Queste le parole che accompagnano la sua decisione: “Questa mattina ho rassegnato le dimissioni dalla carica di Assessore per ragioni personali e professionali. Le mie dimissioni sono un atto connesso al desiderio di non rinunciare alla mia carriera lavorativa dopo anni di sacrifici e studio.
Nessun retroscena politico caratterizza questo momento. Rivolgo un sentito ringraziamento al Sindaco e ai colleghi assessori: siamo stati a stretto contatto nei momenti gioiosi e in quelli difficili, nelle tante emergenze e difficoltà.

É stato un onore per me rappresentare i miei concittadini, con umiltà e spirito di servizio.

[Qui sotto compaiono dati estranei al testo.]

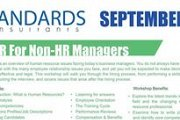 HR for non-HR Managers Workshop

Un ringraziamento a tutti i consiglieri comunali per il garbo e la correttezza istituzionale, sono stati anni di confronto costruttivo prima da uomini ancorché politici.

Un sentito ringraziamento a mia madre e a mio padre che mi hanno sostenuta dal primo giorno in cui ho deciso di fare politica, e con grande vicinanza e affetto hanno assecondato le mie decisioni, a volte anche sofferte.

Mi auguro che Casarano continui a crescere, che venga il tempo di progettare in grande superando le barriere politiche per dare slancio ad una Città che merita tanto.
Ai miei compagni di squadra auguro di proseguire il percorso continuando a lavorare con la stessa caparbietà e con rinnovata passione.